Comment by mtrovo

5 months ago

I found the discussion around inference scaling with the 'Wait' hack so surreal. The fact such an ingeniously simple method can impact performance makes me wonder how many low-hanging fruit we're still missing. So weird to think that improvements on a branch of computer science is boiling down to conjuring the right incantation words, how you even change your mindset to start thinking this way?

123 comments

mtrovo

xg15 5 months ago

I think the fact alone that distillation and quantization are techniques that can produce substantial improvements is a strong sign that we still have no real comprehensive understanding how the models work.

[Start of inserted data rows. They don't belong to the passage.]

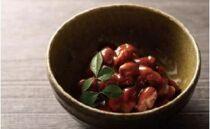 ◆茨城県産落花生使用宮田のミソピーナツ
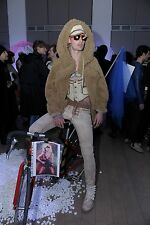 Bernhard Willhelm Fall 2011 men's teddy bear jacket fake fur coat raised ring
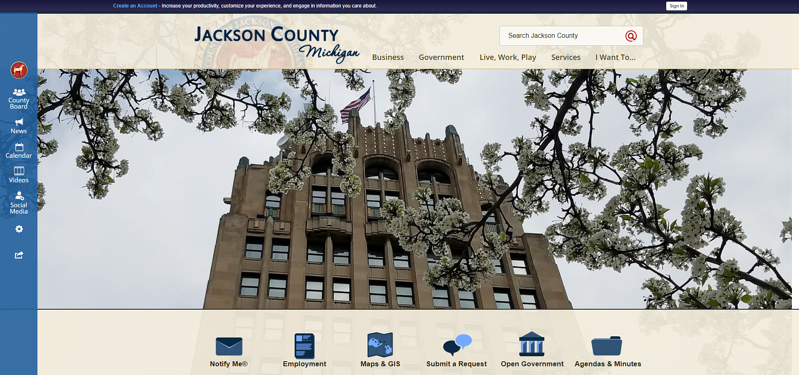 2017_Digital_Counties_Award_Winner_CivicPlus_Jackson_County_MI.png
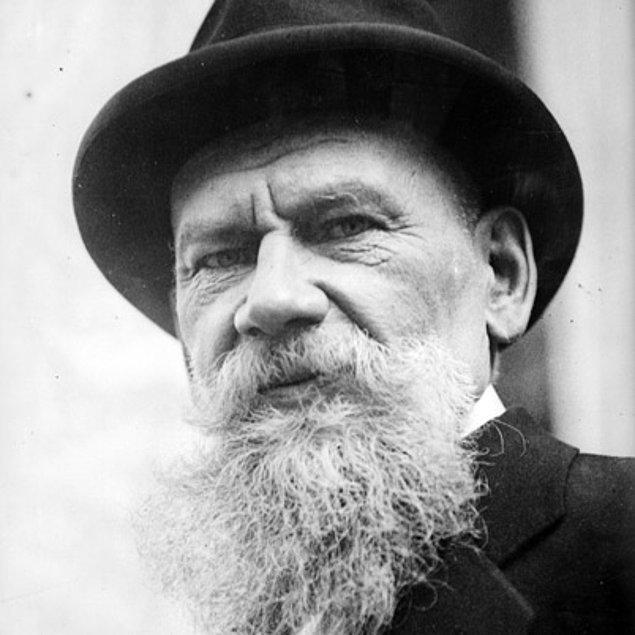 1. Leo Tolstoy – 327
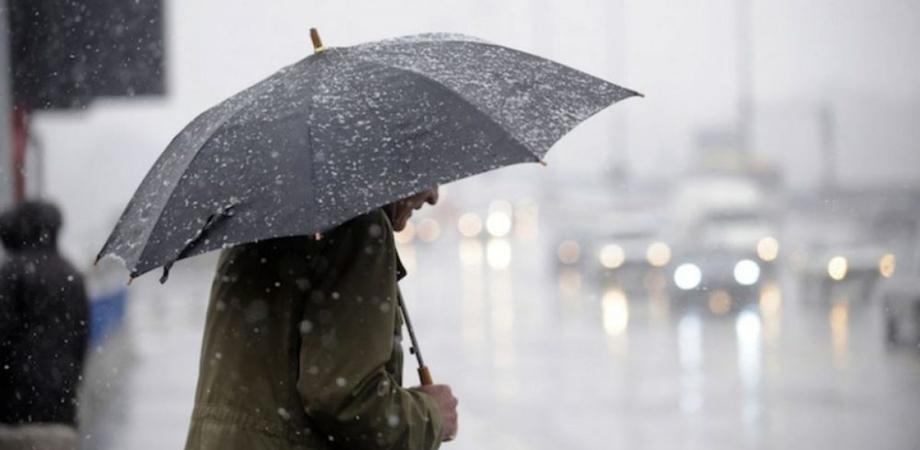Maltempo, allerta gialla in Sicilia: in arrivo piogge e temporali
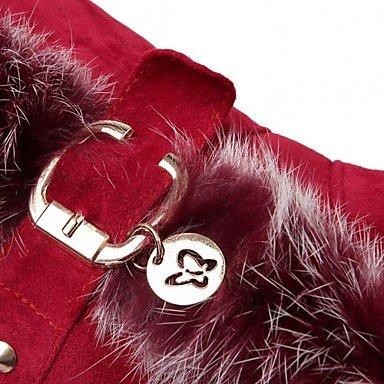 Heart&M Damen Schuhe Kunstleder Herbst Winter Modische Stiefel Stiefel Keilabsatz Runde Zehe Booties Stiefeletten Schnalle Für Normal Schwarz red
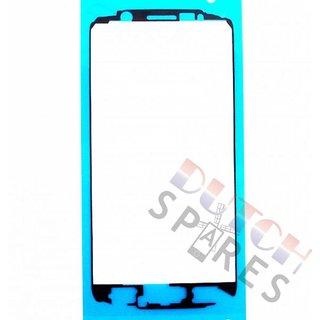 Samsung G920F Galaxy S6 Klebe Folie, GH81-12747A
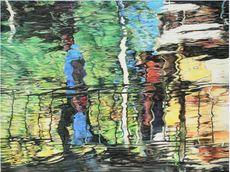 Susanne SCHOLZ - Pintura - Reflexion 35 Shopping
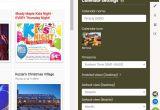 Parure De Lit La Belle Et La Bete Bel A Beautiful events Calendar for Your Website
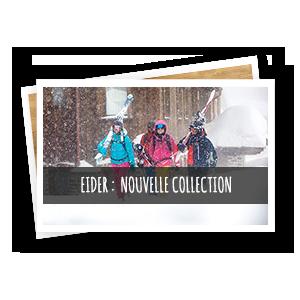 eider nouvelle collection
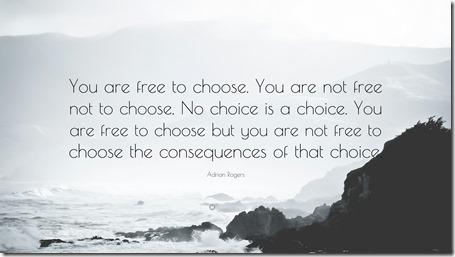FreeToChoose-AdrianRogers-1959390-3840x2160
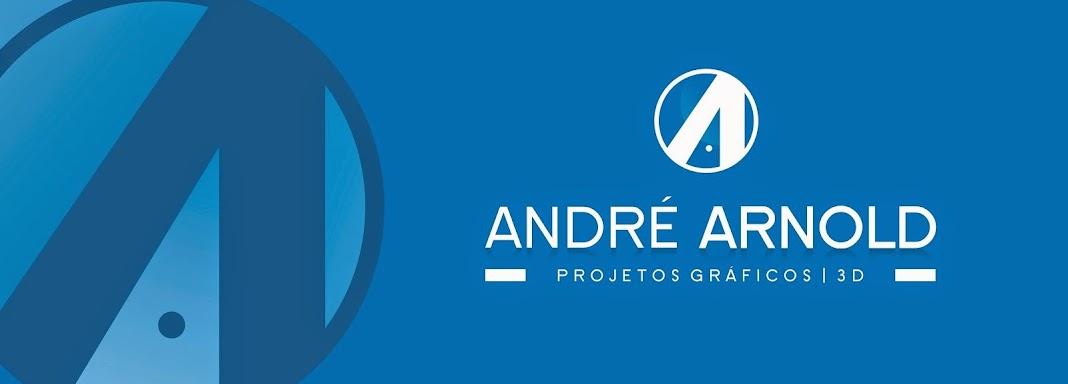 André Arnold Design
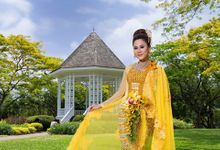 Burmese Wedding by You & Me Bridal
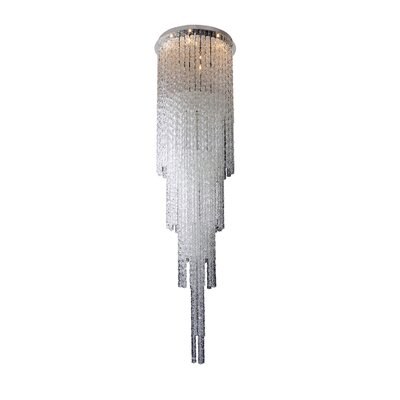 Boticelli 11-Light Cascade Pendant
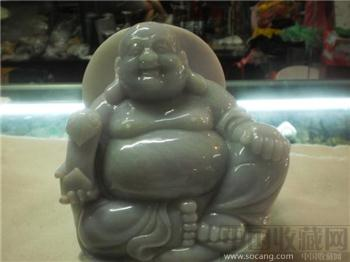 翡翠紫罗蓝笑面弥勒佛像一尊-收藏网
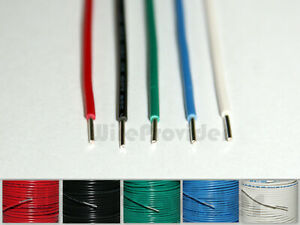 RGB+CCT 6-Core AWG20 0.48mm² LED Strip Cable Wire Extension RGB CW Multicolor UK
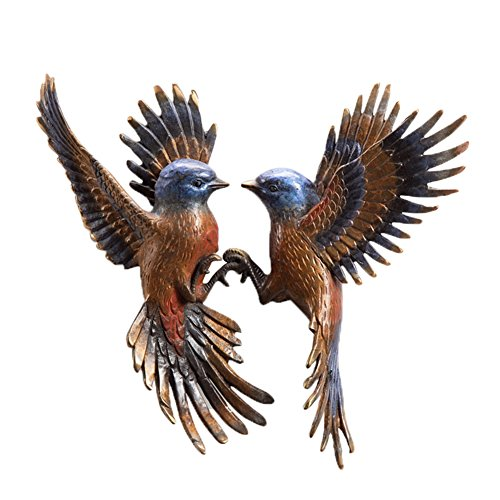 SPI Beautiful Flight Minivet Birds Pair Wall Plaque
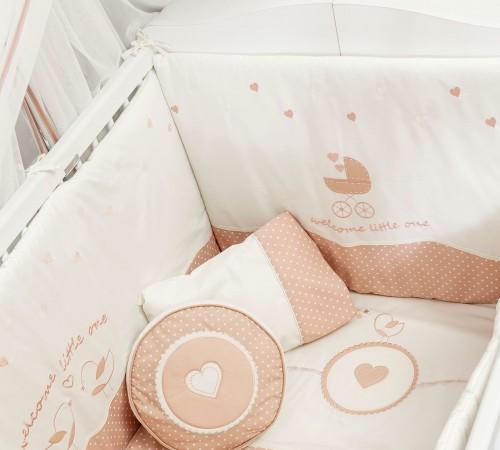 Romantic babybed kussenset, stootkussen babykamer meisjes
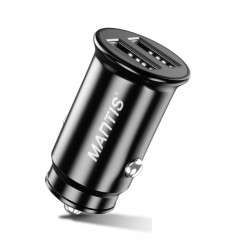 Incarcator Auto Techstar® Dual USB 5V 4.8A Fast Charging Compact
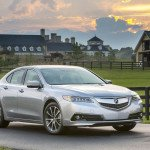 2017 Acura TLX Release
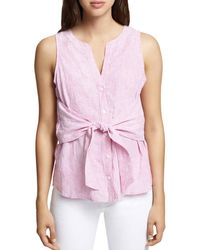 Sanctuary - Cara Tie-front Striped Top - Lyst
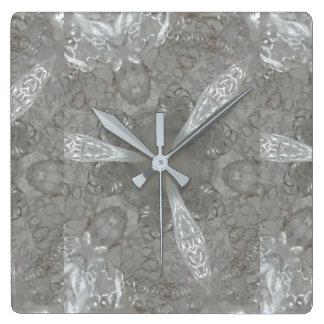 Antique Silver Gray Decorative Kaleidoscopic Wallclock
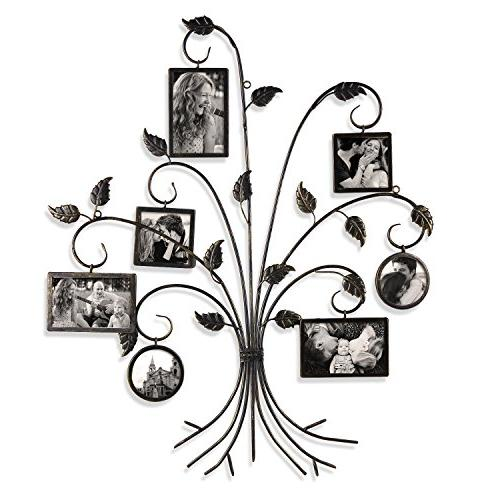 """Adeco PF0591 Brown Decorative Iron Metal Picture Frame, 4x6"""" 4x4"""",As Picture"""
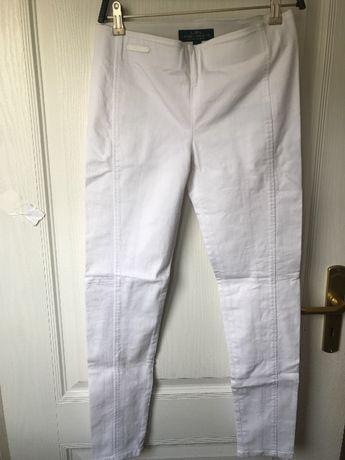Ralph Lauren jeansowe jegginsy biel 38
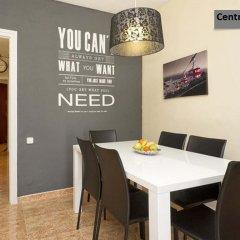 Апартаменты Centric Lodge Apartments Барселона питание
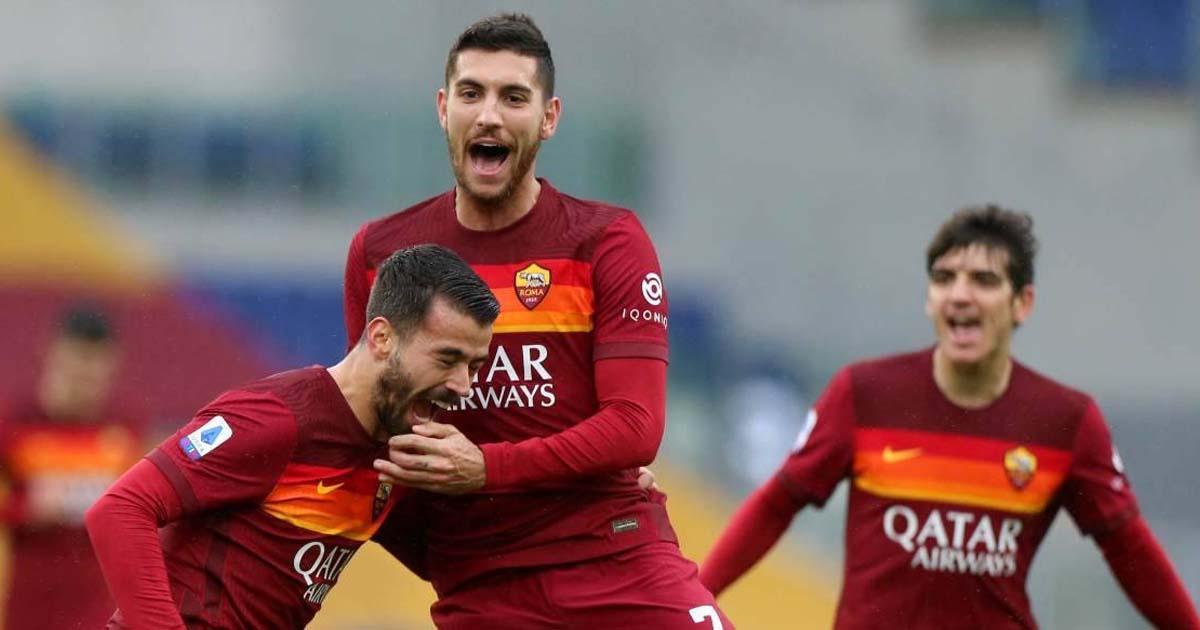 Roma agli ottavi di finale di Europa League: le possibili avversarie dei giallorossi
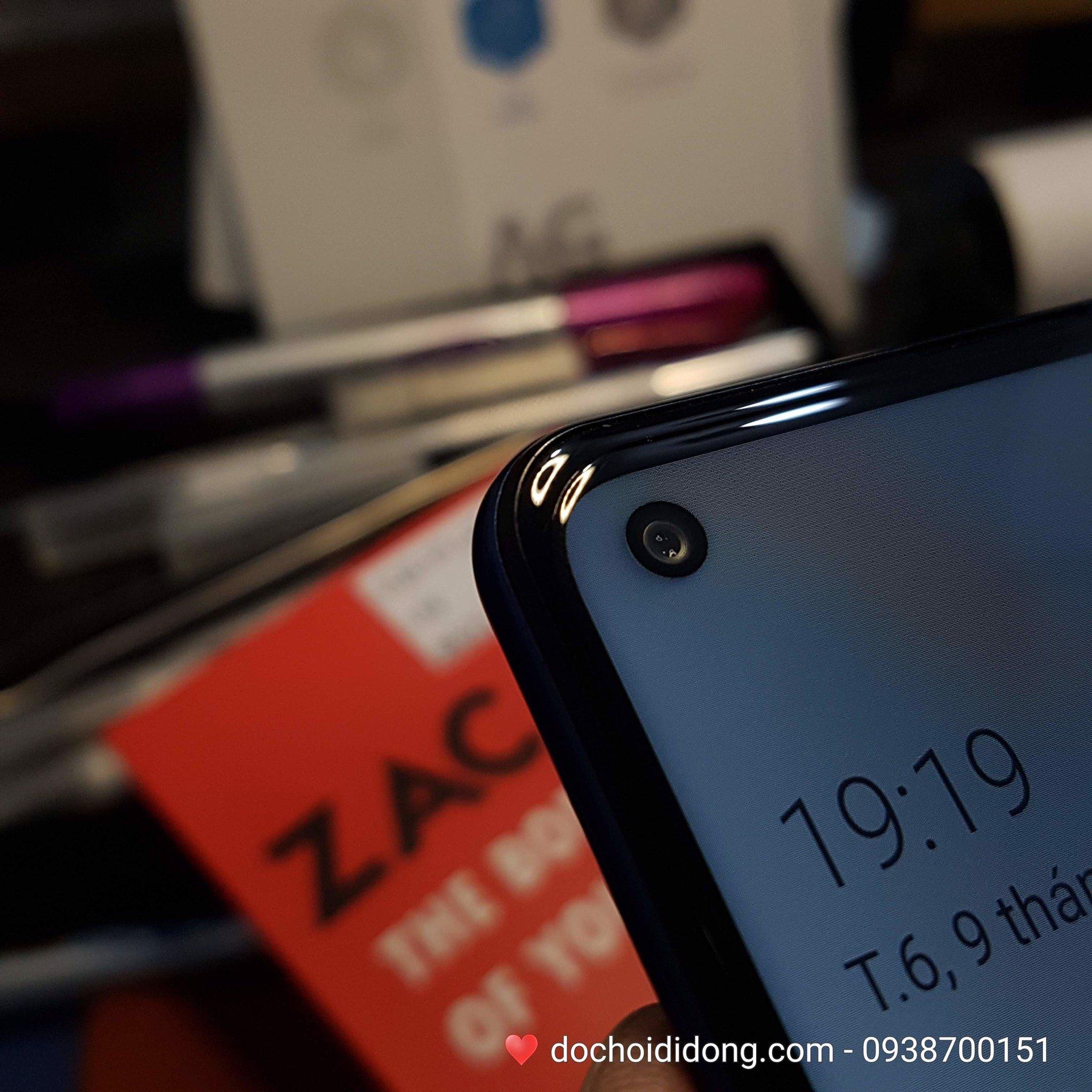 mieng-dan-cuong-luc-samsung-a21s-zacase-all-clear-true-2-5d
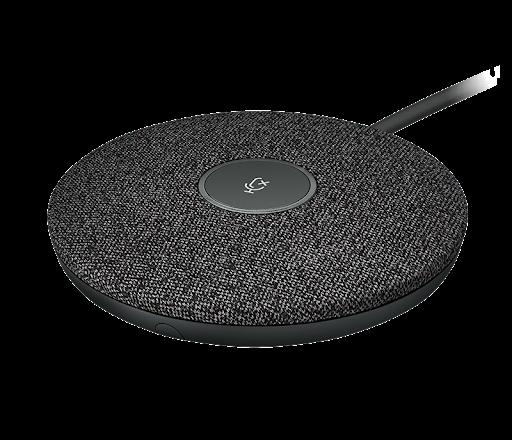 Logitech mic pod for Google Meet
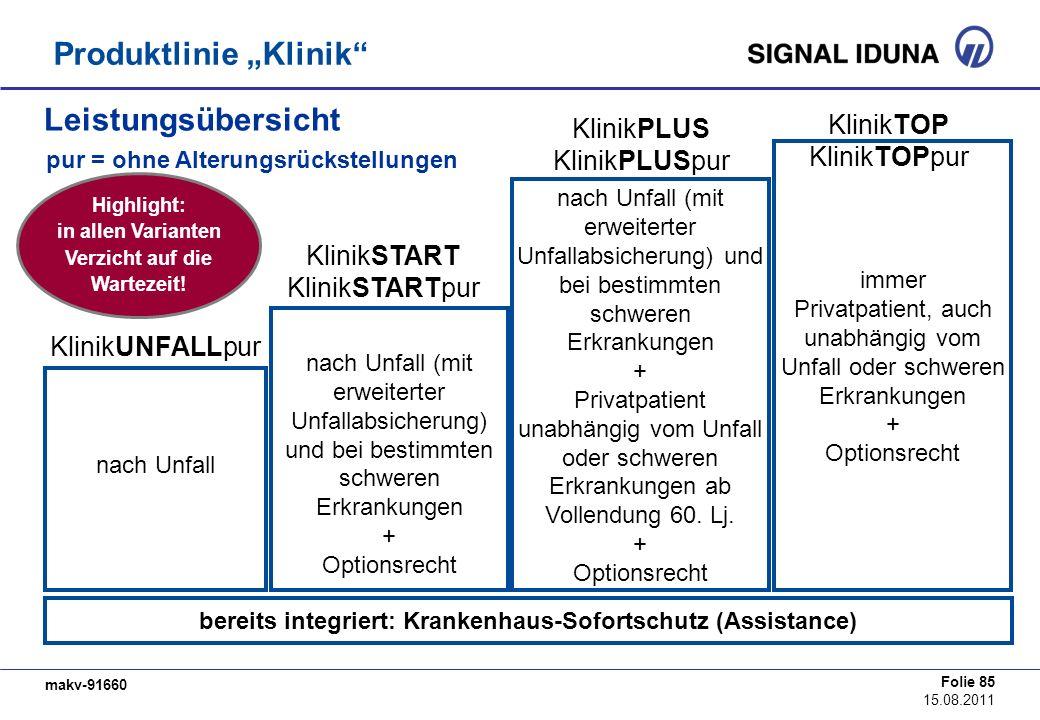 bereits integriert: Krankenhaus-Sofortschutz (Assistance)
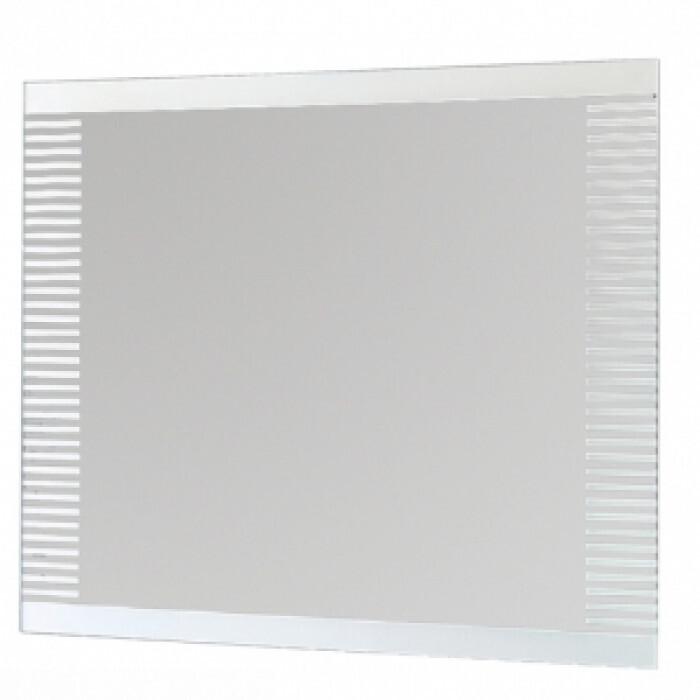 Водоустойчив PVC с огледало №113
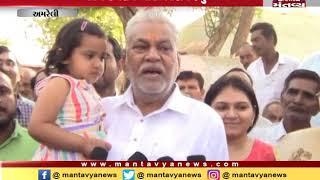 Amreli: Union minister Parshottam Rupala casts his vote - Mantavya News
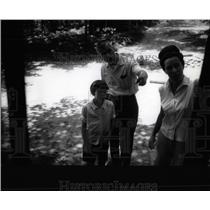 1965 Press Photo Girl Scout Camp/Pam Meeker/Michigan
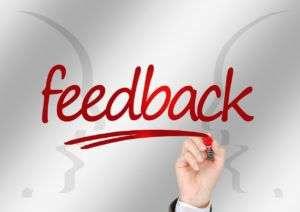 Dare ricevere feedback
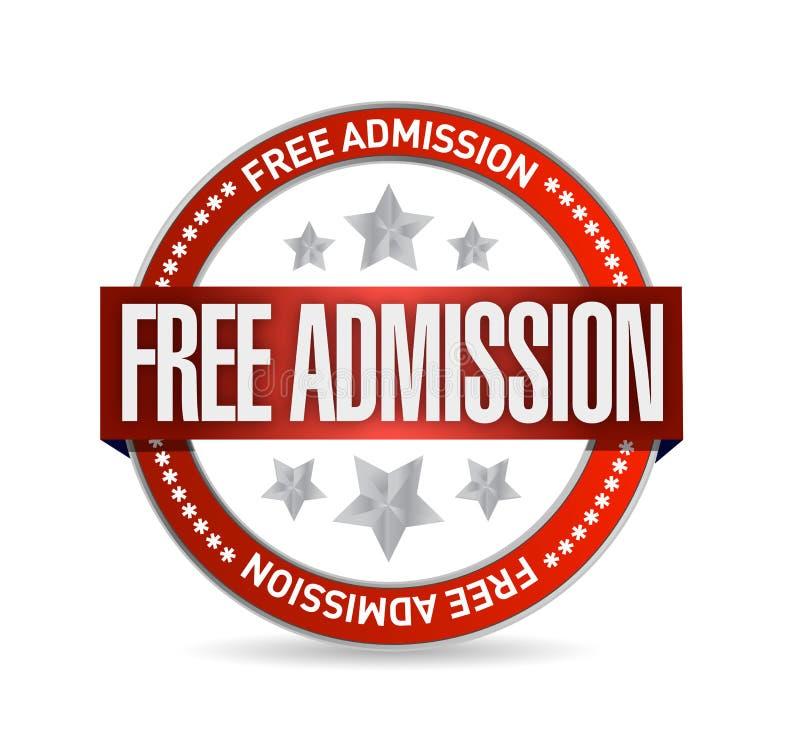 Дизайн иллюстрации уплотнения бесплатного входа бесплатная иллюстрация
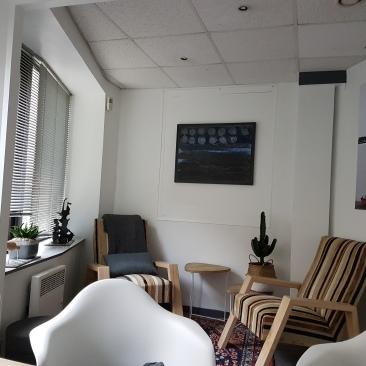 bureau du cabinet de psychologie, ingrid jamin, 4 rue leperdit 35000 rennes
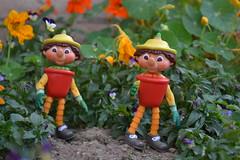 Bill n Ben - The Flowerpot Men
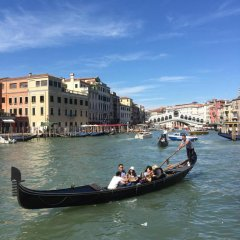 Отель Locappart Cannaregio - Venice City Centre Италия, Венеция - отзывы, цены и фото номеров - забронировать отель Locappart Cannaregio - Venice City Centre онлайн приотельная территория фото 2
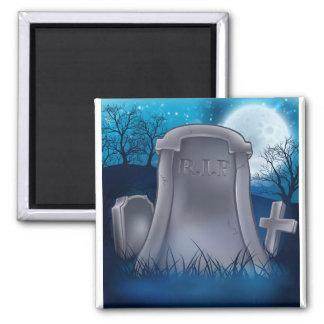 Grave Graveyard Halloween Background Magnet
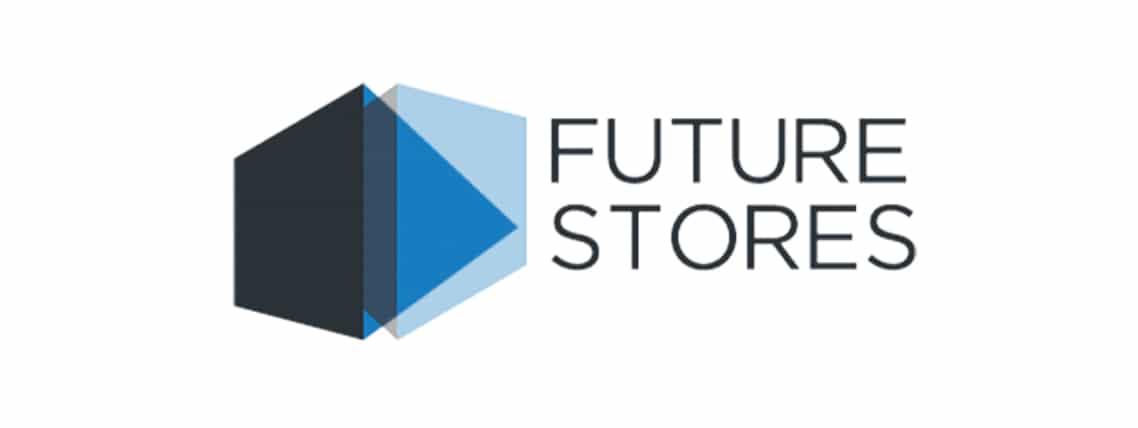 futurestores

If we had, there would be no reason to train a model with more parameters than are strictly necessary to represent the space's semantic structure. But then it should be impossible for distilled models with less parameters to come close to the performance of the original model.

Yet this is what happens - the distilled or quantized models often come very close to the original model.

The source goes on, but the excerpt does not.